Now, Henderson says he wants state officials to prove they can implement and sustain the receiver's changes before he lets go of the system.

Prison officials had argued they’re ready to resume control of health care within a month, but Henderson said he sees "no sufficient evidence” to back up that claim. Instead, the judge wants a gradual transition of authority from the federal court to the state.

"Although we believe that the receivership is no longer necessary," said Jeffrey Callison of the state Department of Corrections, "we are encouraged that the court is directing the receiver to start returning health care authority back to the state of California."

Judge Henderson has proposed that the receiver return control of the health care system one piece at a time. He has already returned provisional control over the escorts who take prisoners to their appointments, and future steps would include returning control over hiring staff, managing medicines and, ultimately, the prison budget.

How well prison officials handle each step will determine how quickly the rest of the transition goes.

“If someone’s been found to be guilty of neglect and malfeasance, for decades, you don’t just say ‘OK we trust you. Go for it!’” says Don Spector, an attorney with the Prison Law Office. Spector sued on behalf of inmates who did not receive timely care. He likes Judge Henderson’s plan.

"It’s kind of like getting off parole," he said. "They have to show that they’ve been rehabilitated and now know what they’re doing and can handle the extra responsibilities."

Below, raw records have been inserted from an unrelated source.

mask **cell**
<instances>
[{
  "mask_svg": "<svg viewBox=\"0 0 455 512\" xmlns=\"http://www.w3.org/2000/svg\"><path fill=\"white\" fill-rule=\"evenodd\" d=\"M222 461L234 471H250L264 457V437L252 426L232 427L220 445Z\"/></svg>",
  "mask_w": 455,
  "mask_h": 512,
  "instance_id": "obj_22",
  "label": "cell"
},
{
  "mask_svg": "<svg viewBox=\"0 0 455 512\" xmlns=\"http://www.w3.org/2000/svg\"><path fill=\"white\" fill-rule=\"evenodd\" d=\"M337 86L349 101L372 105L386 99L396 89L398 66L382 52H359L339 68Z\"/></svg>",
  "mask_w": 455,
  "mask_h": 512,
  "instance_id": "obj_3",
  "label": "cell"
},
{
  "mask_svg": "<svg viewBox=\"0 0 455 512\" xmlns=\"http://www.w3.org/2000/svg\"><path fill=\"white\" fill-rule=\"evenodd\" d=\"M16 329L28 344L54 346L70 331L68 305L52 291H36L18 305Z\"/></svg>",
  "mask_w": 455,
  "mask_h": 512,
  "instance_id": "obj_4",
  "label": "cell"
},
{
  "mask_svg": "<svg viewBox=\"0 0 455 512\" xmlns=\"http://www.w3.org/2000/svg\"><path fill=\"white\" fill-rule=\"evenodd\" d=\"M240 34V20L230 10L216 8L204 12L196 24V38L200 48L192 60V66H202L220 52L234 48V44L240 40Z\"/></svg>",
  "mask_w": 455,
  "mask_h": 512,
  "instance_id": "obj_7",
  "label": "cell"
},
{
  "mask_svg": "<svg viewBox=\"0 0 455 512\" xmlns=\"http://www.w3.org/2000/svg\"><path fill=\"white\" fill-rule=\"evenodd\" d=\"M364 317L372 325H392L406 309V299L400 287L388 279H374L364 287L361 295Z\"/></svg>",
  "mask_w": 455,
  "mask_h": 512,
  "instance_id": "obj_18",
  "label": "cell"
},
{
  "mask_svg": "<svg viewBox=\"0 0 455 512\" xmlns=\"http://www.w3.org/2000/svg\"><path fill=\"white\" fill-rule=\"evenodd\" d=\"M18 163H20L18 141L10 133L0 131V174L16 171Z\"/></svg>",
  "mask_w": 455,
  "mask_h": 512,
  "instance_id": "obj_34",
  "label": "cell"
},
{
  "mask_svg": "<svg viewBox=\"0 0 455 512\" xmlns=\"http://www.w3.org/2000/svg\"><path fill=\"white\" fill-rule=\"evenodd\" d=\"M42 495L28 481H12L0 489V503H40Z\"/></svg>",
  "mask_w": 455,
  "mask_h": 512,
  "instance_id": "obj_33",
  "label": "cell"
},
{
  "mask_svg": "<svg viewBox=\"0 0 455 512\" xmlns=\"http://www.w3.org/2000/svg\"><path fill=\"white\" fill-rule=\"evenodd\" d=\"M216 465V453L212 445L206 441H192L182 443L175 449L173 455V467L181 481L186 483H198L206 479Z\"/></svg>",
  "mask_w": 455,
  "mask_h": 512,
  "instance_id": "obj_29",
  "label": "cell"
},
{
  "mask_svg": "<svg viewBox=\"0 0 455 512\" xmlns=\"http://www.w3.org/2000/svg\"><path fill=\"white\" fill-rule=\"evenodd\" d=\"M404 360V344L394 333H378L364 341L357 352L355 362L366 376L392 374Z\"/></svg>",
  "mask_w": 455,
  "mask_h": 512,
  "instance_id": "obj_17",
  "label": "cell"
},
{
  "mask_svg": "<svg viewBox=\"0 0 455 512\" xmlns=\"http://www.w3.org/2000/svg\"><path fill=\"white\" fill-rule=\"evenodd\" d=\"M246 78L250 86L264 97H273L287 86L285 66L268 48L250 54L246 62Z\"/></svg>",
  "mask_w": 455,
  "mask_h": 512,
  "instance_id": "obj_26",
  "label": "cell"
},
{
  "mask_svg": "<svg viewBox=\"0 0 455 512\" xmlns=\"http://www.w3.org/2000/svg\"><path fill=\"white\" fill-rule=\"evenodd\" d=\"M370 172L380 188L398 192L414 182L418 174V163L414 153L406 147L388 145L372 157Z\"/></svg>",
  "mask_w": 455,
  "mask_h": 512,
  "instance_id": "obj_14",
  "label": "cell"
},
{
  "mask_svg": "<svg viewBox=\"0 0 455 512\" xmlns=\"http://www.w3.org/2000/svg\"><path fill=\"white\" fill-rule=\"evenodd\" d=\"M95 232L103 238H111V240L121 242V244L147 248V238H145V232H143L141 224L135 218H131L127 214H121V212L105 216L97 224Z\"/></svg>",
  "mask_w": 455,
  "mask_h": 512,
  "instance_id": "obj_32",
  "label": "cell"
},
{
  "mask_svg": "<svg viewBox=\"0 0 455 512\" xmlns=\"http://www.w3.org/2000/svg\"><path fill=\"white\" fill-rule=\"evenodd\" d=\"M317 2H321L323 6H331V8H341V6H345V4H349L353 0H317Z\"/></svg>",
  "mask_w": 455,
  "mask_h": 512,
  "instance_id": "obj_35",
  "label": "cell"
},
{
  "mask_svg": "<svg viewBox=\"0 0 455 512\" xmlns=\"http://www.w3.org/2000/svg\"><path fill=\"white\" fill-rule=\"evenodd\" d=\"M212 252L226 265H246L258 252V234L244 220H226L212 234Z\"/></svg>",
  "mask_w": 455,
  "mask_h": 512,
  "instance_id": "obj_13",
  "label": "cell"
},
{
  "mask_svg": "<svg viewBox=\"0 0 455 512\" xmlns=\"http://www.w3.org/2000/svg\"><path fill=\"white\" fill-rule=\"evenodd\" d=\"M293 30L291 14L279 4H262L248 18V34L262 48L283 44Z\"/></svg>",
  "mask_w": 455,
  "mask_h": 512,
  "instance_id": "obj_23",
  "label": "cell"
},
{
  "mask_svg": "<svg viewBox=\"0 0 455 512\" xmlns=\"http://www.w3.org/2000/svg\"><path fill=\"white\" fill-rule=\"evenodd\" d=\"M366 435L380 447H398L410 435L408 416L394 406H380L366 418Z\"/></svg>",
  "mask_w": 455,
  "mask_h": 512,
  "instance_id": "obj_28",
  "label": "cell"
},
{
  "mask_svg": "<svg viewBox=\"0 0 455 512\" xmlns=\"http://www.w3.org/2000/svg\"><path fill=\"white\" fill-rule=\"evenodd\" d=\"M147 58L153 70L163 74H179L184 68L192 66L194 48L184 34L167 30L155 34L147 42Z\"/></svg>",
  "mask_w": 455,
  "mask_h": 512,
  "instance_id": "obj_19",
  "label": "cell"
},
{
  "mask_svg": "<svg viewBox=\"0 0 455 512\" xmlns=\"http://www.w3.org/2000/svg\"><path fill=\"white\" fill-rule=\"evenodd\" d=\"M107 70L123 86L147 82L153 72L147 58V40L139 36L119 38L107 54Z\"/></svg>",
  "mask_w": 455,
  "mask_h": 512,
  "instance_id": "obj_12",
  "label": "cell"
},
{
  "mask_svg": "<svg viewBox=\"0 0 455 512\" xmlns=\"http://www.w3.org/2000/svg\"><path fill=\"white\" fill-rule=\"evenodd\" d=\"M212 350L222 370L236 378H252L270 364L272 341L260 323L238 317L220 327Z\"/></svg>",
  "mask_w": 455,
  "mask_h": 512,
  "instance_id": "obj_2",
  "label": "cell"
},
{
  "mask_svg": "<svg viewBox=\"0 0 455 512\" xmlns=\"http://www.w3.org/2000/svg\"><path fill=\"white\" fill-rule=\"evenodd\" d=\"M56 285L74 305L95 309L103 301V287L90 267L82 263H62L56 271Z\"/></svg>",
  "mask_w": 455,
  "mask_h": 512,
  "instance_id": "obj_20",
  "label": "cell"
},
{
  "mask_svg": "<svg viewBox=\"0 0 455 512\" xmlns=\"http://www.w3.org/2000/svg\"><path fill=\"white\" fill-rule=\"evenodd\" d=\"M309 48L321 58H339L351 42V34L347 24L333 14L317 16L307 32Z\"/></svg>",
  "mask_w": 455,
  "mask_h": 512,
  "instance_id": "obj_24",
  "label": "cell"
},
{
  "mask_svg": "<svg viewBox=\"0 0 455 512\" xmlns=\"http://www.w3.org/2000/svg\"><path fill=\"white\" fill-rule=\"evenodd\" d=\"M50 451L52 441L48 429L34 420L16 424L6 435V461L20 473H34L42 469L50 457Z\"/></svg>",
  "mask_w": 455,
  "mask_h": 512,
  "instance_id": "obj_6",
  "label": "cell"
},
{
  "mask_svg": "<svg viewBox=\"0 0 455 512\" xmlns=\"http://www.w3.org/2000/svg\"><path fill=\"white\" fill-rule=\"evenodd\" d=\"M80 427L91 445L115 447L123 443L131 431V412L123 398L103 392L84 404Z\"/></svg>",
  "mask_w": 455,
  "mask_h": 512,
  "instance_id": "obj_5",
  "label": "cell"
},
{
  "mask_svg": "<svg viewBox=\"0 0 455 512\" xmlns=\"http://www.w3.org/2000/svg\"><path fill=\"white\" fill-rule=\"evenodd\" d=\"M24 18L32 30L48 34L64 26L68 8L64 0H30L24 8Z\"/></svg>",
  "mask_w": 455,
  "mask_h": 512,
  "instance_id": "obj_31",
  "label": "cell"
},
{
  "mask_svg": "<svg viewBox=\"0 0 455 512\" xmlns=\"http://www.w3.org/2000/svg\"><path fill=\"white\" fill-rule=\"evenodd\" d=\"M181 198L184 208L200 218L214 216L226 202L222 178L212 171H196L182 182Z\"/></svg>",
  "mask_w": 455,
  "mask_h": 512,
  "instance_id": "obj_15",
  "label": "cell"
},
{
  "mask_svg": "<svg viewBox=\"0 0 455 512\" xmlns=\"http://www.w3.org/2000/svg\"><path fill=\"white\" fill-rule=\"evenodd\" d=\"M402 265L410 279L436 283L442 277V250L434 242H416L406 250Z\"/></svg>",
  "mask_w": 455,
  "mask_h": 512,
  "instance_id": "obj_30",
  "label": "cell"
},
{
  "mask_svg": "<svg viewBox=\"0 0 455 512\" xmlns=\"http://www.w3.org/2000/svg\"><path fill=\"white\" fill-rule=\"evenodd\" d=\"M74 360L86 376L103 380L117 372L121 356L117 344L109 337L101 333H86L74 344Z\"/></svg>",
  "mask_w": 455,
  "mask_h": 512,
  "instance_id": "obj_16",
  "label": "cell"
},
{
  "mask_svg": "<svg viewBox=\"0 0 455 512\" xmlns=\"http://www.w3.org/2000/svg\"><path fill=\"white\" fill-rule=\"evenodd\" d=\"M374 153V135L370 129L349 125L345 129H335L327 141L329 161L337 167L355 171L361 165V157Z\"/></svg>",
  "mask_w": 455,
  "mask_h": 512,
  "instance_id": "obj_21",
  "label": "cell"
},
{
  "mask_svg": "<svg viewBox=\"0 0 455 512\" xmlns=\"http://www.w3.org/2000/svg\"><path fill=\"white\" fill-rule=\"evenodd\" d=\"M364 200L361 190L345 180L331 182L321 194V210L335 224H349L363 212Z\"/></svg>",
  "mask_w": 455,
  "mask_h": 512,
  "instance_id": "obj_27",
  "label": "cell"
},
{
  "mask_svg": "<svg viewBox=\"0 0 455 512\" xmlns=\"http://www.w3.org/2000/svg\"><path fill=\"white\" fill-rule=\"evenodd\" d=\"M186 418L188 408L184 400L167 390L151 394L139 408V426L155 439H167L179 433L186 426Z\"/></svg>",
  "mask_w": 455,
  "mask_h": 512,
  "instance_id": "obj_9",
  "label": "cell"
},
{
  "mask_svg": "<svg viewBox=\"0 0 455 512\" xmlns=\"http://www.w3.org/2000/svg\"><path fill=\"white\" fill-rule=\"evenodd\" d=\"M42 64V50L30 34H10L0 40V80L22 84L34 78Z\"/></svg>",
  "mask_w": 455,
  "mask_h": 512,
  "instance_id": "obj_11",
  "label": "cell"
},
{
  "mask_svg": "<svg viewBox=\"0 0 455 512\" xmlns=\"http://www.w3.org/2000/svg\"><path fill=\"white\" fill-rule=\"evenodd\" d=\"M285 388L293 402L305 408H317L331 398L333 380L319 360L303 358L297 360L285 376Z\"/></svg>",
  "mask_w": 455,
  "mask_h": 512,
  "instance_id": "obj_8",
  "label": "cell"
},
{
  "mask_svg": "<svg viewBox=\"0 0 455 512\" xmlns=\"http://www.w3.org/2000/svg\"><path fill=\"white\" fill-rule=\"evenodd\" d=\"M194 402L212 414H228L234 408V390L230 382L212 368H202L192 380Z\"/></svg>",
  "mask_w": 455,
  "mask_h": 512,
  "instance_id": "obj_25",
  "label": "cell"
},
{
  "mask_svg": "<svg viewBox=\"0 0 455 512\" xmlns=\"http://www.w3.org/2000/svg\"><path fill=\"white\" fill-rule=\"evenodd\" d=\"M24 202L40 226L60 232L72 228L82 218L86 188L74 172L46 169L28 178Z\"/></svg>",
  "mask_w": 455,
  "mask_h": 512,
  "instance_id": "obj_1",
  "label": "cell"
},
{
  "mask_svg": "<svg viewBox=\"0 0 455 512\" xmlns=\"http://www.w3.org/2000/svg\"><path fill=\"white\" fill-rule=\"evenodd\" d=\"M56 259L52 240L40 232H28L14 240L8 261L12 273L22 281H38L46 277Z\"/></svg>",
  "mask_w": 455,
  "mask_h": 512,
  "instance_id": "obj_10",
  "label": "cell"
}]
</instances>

Henderson also wants to protect changes the receiver made, including stricter oversight and improved rules for continuity of care. To make sure that happens, the judge ordered the state to write the receiver’s changes into law.

In a written statement, receiver Clark Kelso said there's no set timeline to end the receivership.

“We have come a long way in improving medical care while also reducing expenses" Kelso wrote. "The period of transition we are entering is essential to ensuring the state is able to sustain an adequate health care system within the prisons.”